WHAT IS EXPECTED - Below are records with pictures in them. Output exactly the lines from the one with "Easter eggs with" through the one with "Phi: Vintage retro", both included, and leave every picture out; give only those lines.

TASK MATERIAL -
····················

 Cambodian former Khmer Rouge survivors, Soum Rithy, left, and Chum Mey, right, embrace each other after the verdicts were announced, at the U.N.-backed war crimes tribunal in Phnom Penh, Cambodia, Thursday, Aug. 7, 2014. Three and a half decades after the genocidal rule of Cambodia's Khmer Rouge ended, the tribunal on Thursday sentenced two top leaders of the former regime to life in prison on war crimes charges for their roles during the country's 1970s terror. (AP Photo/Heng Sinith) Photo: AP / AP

····················

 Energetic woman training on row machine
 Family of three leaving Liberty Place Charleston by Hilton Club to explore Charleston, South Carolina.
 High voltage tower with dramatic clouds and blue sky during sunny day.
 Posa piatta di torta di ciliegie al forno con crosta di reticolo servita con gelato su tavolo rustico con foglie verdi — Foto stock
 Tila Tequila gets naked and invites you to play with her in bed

····················

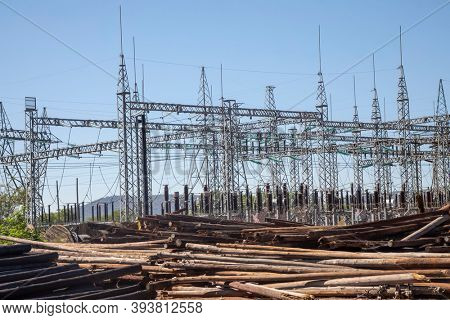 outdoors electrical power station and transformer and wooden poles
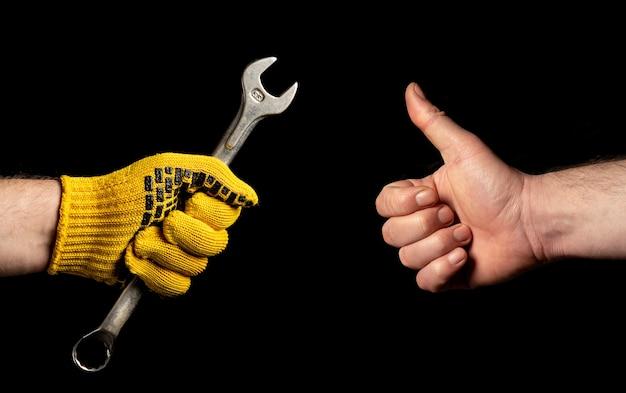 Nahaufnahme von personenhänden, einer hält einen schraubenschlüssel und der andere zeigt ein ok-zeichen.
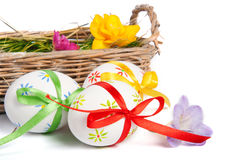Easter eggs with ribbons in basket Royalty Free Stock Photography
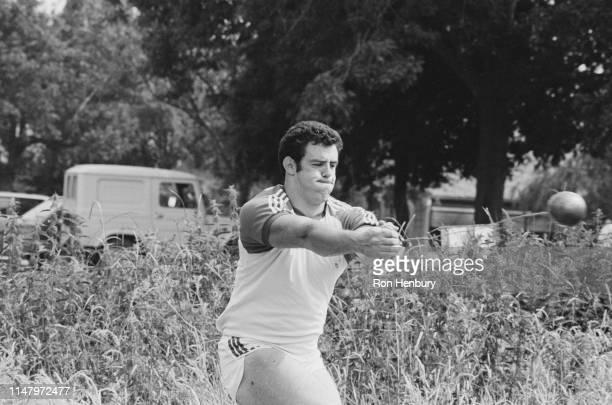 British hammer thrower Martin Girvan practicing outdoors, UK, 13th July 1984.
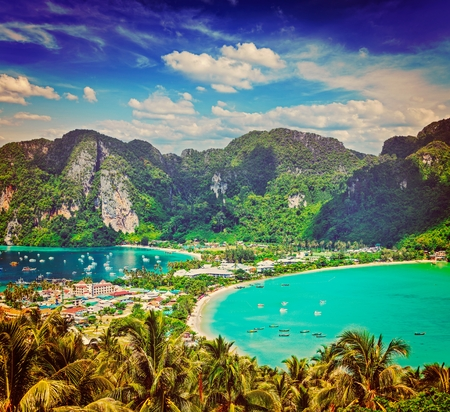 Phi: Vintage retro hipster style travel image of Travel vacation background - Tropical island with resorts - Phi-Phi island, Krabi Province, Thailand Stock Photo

····················

EXERCISE ANSWER -
Easter eggs with ribbons in basket Royalty Free Stock Photography
 British hammer thrower Martin Girvan practicing outdoors, UK, 13th July 1984.
 Phi: Vintage retro hipster style travel image of Travel vacation background - Tropical island with resorts - Phi-Phi island, Krabi Province, Thailand Stock Photo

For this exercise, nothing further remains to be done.